Entries provided:
————————

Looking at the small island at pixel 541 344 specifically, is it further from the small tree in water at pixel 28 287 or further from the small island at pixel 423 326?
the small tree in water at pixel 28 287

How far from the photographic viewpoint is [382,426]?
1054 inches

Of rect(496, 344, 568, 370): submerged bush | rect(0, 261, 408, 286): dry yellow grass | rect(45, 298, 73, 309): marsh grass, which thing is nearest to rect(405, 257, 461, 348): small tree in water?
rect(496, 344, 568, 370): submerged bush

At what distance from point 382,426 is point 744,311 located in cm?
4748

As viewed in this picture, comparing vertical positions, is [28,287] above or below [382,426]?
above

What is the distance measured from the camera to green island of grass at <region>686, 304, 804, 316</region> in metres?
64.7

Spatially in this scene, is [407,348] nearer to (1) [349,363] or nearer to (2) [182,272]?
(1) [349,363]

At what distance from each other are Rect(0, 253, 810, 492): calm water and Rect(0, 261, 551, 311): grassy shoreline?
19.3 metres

————————

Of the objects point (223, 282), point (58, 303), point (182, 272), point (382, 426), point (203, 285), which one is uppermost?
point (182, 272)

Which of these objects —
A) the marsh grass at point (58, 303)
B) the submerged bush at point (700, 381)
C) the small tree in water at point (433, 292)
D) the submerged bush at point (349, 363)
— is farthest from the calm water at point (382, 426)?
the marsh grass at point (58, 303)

————————

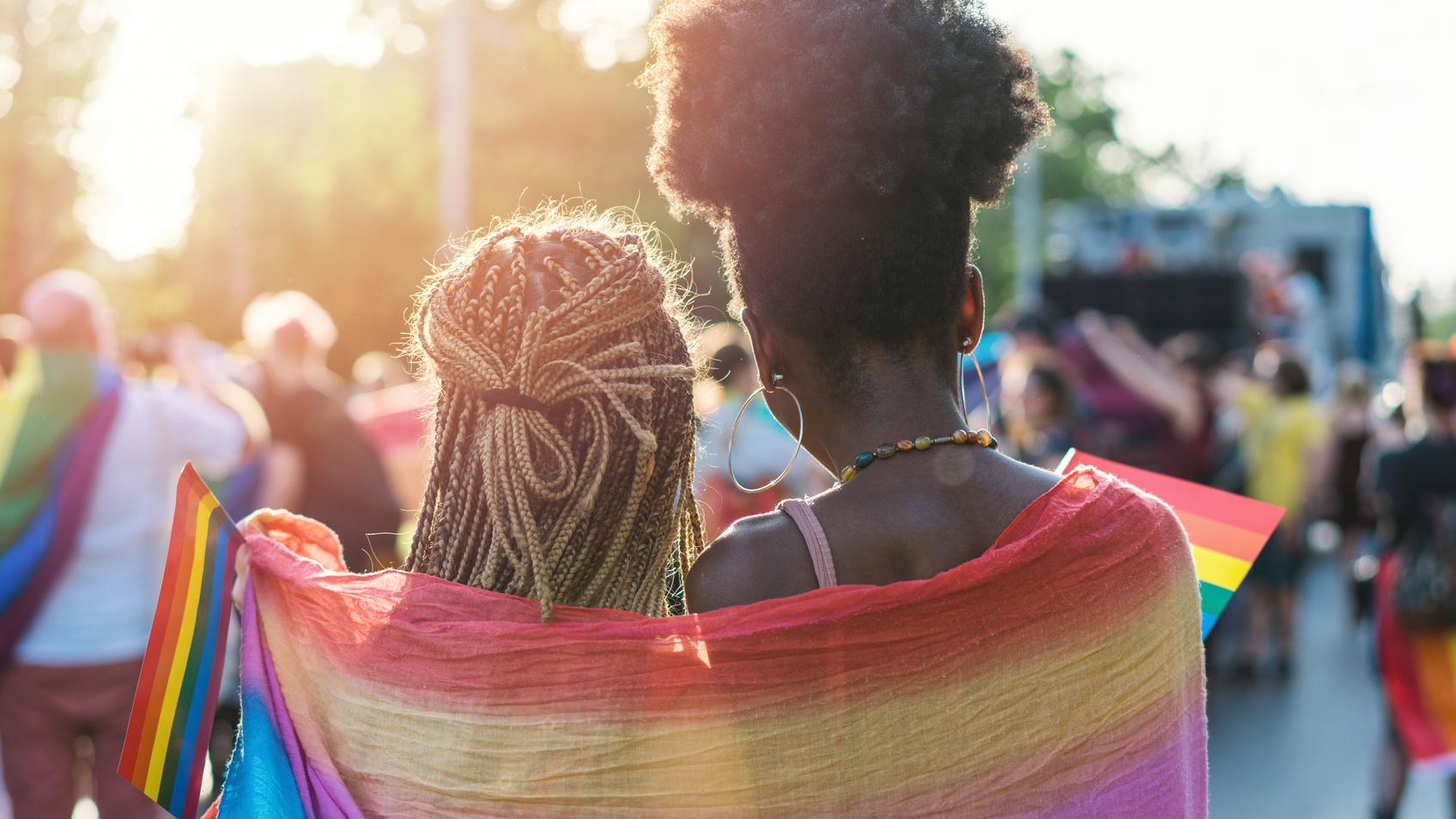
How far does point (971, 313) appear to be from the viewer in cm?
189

————————

Exercise directions: Rewrite the items starting at the line that contains "Looking at the" and ending at the line that contains "19.3 metres", swapping "small island" for "small islet" and leaving everything else unchanged.

Exercise solution:
Looking at the small islet at pixel 541 344 specifically, is it further from the small tree in water at pixel 28 287 or further from the small islet at pixel 423 326?
the small tree in water at pixel 28 287

How far from the photographic viewpoint is [382,426]?
1054 inches

Of rect(496, 344, 568, 370): submerged bush | rect(0, 261, 408, 286): dry yellow grass | rect(45, 298, 73, 309): marsh grass, which thing is nearest to rect(405, 257, 461, 348): small tree in water?
rect(496, 344, 568, 370): submerged bush

At what distance from point 382,426 is point 744,311 located in cm?
4748

As viewed in this picture, comparing vertical positions, is [28,287] above or below [382,426]?
above

What is the distance measured from the camera to green island of grass at <region>686, 304, 804, 316</region> in metres?
64.7

Spatially in this scene, is [407,348] nearer to (1) [349,363] or nearer to (2) [182,272]?
(1) [349,363]

At what distance from each other are Rect(0, 253, 810, 492): calm water and Rect(0, 261, 551, 311): grassy shoreline?
19.3 metres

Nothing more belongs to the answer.